*What is needed*. Transcribe all the records exactly and omit any images they hold.

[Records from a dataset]
↓↓↓

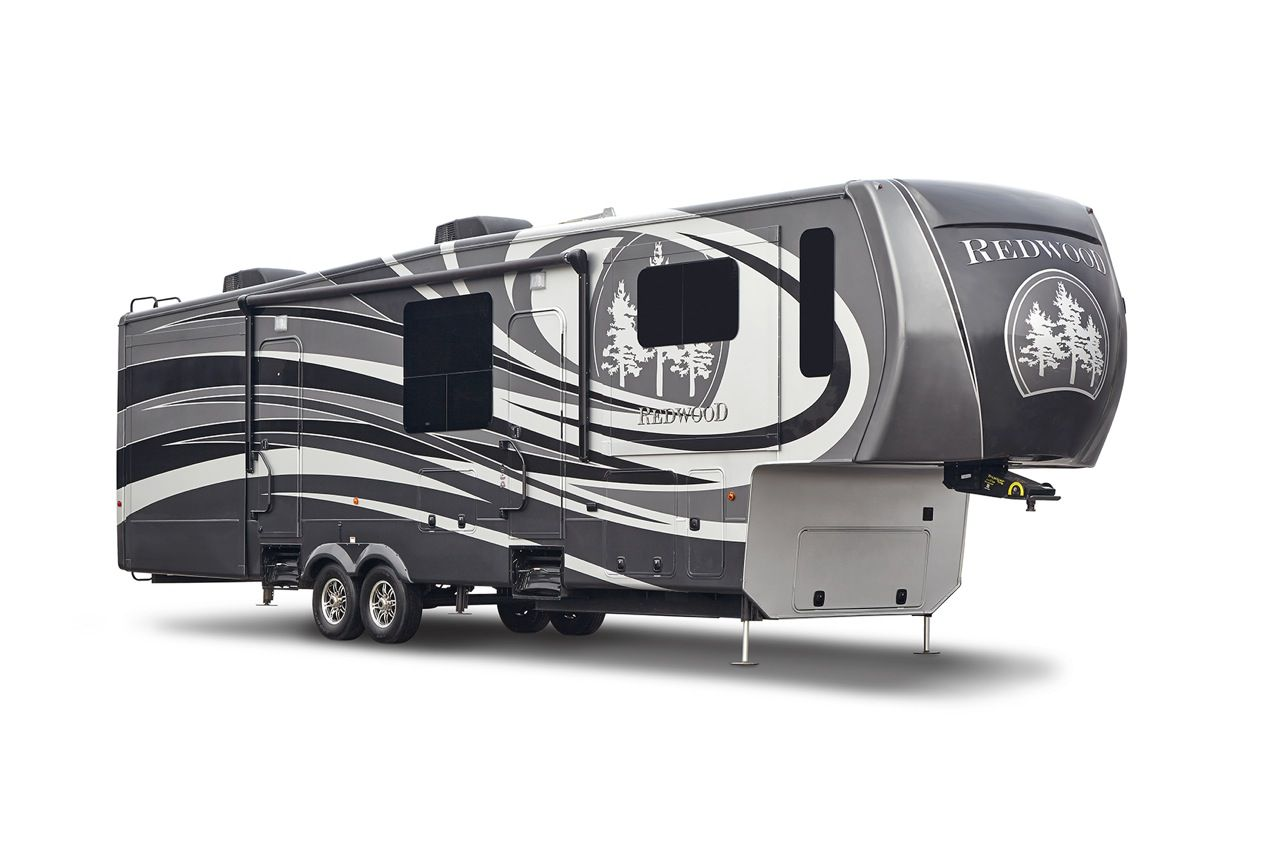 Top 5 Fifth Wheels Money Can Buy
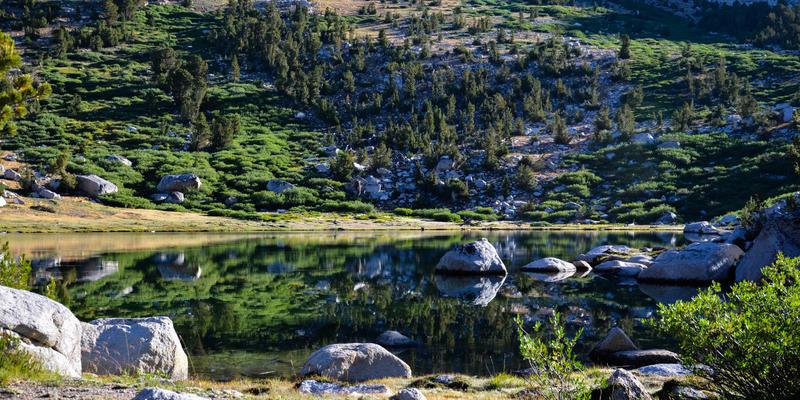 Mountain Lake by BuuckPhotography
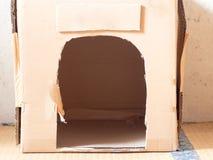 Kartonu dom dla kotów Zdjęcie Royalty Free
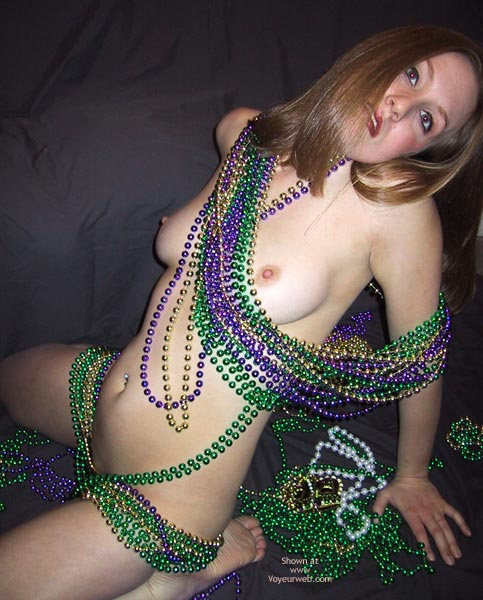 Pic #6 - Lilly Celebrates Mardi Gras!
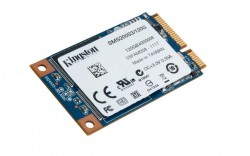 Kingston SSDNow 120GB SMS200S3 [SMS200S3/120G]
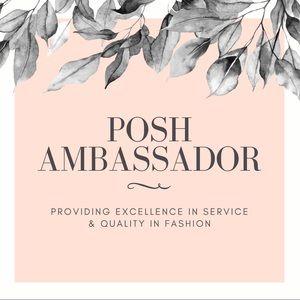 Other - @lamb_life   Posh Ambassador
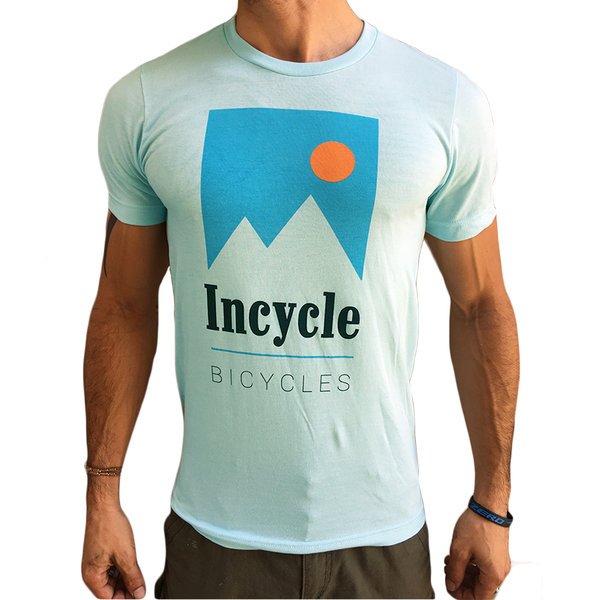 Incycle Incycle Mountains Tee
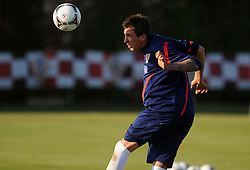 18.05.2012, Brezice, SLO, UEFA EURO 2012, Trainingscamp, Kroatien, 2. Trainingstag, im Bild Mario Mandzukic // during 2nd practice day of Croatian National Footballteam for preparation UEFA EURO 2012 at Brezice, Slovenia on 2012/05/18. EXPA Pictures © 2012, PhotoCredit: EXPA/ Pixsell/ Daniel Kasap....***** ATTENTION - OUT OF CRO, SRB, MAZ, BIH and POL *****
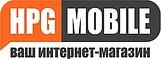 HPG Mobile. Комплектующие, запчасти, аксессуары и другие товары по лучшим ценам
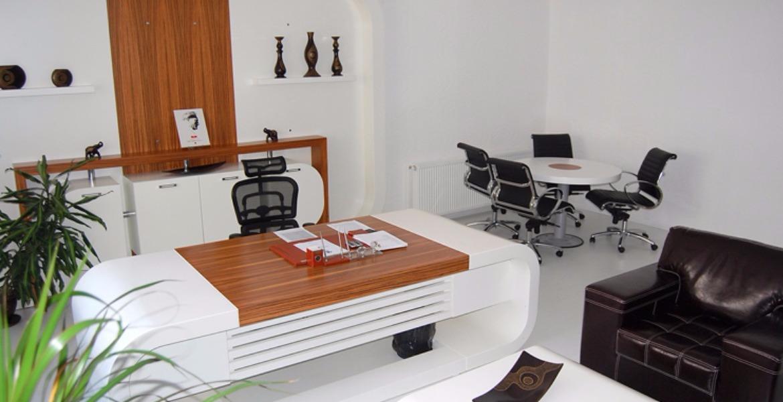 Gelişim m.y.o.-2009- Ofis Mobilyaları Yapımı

↑↑↑

*Solution below*.
 Top 5 Fifth Wheels Money Can Buy
 Mountain Lake by BuuckPhotography
 Kartonu dom dla kotów Zdjęcie Royalty Free
 Pic #6 - Lilly Celebrates Mardi Gras!
 Kingston SSDNow 120GB SMS200S3 [SMS200S3/120G]
 Other - @lamb_life   Posh Ambassador
 Incycle Incycle Mountains Tee
 18.05.2012, Brezice, SLO, UEFA EURO 2012, Trainingscamp, Kroatien, 2. Trainingstag, im Bild Mario Mandzukic // during 2nd practice day of Croatian National Footballteam for preparation UEFA EURO 2012 at Brezice, Slovenia on 2012/05/18. EXPA Pictures © 2012, PhotoCredit: EXPA/ Pixsell/ Daniel Kasap....***** ATTENTION - OUT OF CRO, SRB, MAZ, BIH and POL *****
 HPG Mobile. Комплектующие, запчасти, аксессуары и другие товары по лучшим ценам
 Gelişim m.y.o.-2009- Ofis Mobilyaları Yapımı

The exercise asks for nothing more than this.